As my experience grew, my knowledge with these M$ products made me a professional, and now I work with it for a living. I have recommended, sold, and trained hundreds of people to use M$ products, so at the end of the day, M$ is the winner. These people wouldn't have installed or used M$ products if it wasn't for me. They think its too complicated, too expensive, etc. But after I've set it up, they are generally happy. M$ should pay me. If M$ were smart they would give out their software for free to schools and youngsters, and remove the annoying features. But they won't, because they are greedy, and then they whine when people like me aren't supportive of their actions.

Instead I'm a huge fan of shareware and freeware authors, and these are the people I give my money to -- all these little heroes that creates apps that make M$ OS bearable. Recently I started to use MacOS Jaguar, and I don't mind paying for it, because I feel I get my money's worth. Although I love my Windows after I've caged it into how I like it, I would never, ever pay for it. But that's jsut me.
on Oct 03, 2003
wouldnt work, however I agree with your reasoning.

It wouldnt work because the same groups that crack the games today will still be getting the updates and cracking the updates.

"what man can make, man can break"

It may stop the casual pirate as they wont be hitting a lot of p2p any time to soon, so it may help in short term but long term I dont see it working.

however its a good idea, the only real protection I have ever seen work well was Half Lifes WON CD-Key auth, and that was superb, but then the game was also great so people brought it anyway.

Something like a server side auth is the way to go (IMO) allthough it is also a hassle and a pain in the arse for people without the internet...

there are so many possible solutions, but all have there pro's and cons.
on Oct 04, 2003
I do not understand pirates, Stealing is wrong.

That is why with in reason I understand and put up with copy protection.

Need to get people to think of piracy as a crime using laws.
Need to get vendors to think about value.

Until this is done there will always be hackers.
on Oct 28, 2003
hacking is not the word to use - cracking is the word to use. ur right it is stealing, but its also morally wrong (IMHO) to charge the stupid prices they do for software thats out of date within a few months and then u have to pay out another lot. its that kind of attitude that keeps it going. they charge stupid prices because ppl will pay them.
M$ gets they're money from suing and buying out others, and buisness license fee's.

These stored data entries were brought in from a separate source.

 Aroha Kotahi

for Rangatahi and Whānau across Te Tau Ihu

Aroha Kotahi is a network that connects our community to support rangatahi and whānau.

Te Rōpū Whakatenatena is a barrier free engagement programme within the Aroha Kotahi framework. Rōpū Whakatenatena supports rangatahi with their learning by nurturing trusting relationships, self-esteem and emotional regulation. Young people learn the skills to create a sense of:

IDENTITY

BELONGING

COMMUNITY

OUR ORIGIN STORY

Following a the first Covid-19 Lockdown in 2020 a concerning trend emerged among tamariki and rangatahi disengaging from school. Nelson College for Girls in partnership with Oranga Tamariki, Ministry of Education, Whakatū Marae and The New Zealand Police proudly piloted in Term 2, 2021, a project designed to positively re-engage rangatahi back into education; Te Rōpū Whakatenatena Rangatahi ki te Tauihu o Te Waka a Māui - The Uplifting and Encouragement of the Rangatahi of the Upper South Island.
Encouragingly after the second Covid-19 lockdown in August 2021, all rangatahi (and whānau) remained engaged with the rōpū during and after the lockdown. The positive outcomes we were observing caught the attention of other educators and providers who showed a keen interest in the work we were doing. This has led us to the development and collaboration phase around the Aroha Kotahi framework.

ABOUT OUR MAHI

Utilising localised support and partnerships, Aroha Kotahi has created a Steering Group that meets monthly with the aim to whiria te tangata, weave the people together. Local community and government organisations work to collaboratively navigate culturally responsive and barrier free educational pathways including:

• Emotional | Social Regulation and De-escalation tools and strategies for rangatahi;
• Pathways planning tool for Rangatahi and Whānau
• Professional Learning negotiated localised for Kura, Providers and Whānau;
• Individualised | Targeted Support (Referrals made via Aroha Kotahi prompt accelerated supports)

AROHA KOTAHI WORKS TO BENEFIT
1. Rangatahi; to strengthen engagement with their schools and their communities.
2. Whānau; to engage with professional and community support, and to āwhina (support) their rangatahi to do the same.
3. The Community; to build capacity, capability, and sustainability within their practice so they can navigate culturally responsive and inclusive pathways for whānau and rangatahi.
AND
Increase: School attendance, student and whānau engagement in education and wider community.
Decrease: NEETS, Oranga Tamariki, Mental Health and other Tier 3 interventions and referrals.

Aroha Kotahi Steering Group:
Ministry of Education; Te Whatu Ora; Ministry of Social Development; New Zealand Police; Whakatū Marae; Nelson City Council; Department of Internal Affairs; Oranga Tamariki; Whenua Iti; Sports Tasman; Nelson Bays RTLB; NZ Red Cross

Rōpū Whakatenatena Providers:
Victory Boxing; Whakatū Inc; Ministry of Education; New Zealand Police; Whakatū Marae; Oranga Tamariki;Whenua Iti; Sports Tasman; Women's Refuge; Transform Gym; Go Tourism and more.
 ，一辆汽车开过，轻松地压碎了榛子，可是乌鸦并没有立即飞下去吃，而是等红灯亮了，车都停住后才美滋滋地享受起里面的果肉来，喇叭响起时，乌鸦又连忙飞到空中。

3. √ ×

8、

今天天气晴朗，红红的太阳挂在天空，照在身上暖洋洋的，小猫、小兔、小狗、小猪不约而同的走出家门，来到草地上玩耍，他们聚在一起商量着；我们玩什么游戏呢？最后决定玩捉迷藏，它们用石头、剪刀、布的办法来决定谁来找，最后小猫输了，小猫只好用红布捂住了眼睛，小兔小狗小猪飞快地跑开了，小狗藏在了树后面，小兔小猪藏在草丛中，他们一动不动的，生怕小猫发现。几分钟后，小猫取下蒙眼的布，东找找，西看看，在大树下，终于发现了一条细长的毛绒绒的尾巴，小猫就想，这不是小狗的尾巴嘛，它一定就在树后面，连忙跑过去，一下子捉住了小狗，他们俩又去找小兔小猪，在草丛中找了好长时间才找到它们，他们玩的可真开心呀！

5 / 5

i admitidly used a warez copy of WB and other stardock apps to see if they're any good, and its worth paying for as i now do!! if only other company's wud listen then id happly pay out for some of the other apps i use.
on Nov 11, 2003
Great article and I totally agree. Copy protection turned me into a capable pirate. I had games that I needed the CD in to play and I got tired of digging them out then my cat knocking off the desk and scratching their $70 surface. I figured there must be a way to not need the CD. Sure is....there are lots of great programmes that will make perfect images of very cleverly protected CDs. My CD's are all copied now and safely in a high place away from the cat. I wouldn't know how to get software for free had I not been forced me to look for it. Its a lot easier than I thought. I also don't have a lot of money to spend on games as I'm a student so I stick to maybe 2 or 3 a year. Its a hard decision but its usually based on my past experiences with that company. The Civilization franchise has always been great....I own them all - paid for. They fix whatever tiny bugs they have had quickly and their software is reliable. The same I've found is true of Blizzard. They've treated me well as a customer in that respect and have continued to get my money even though I could steal it. Other companies (Maxis - Simcity 4) won't. You don't have a right to abuse your customers. You catch more flies with honey than you do with vinegar so they say. Enticing consumers is a lot more effective than forcing them to open their wallets.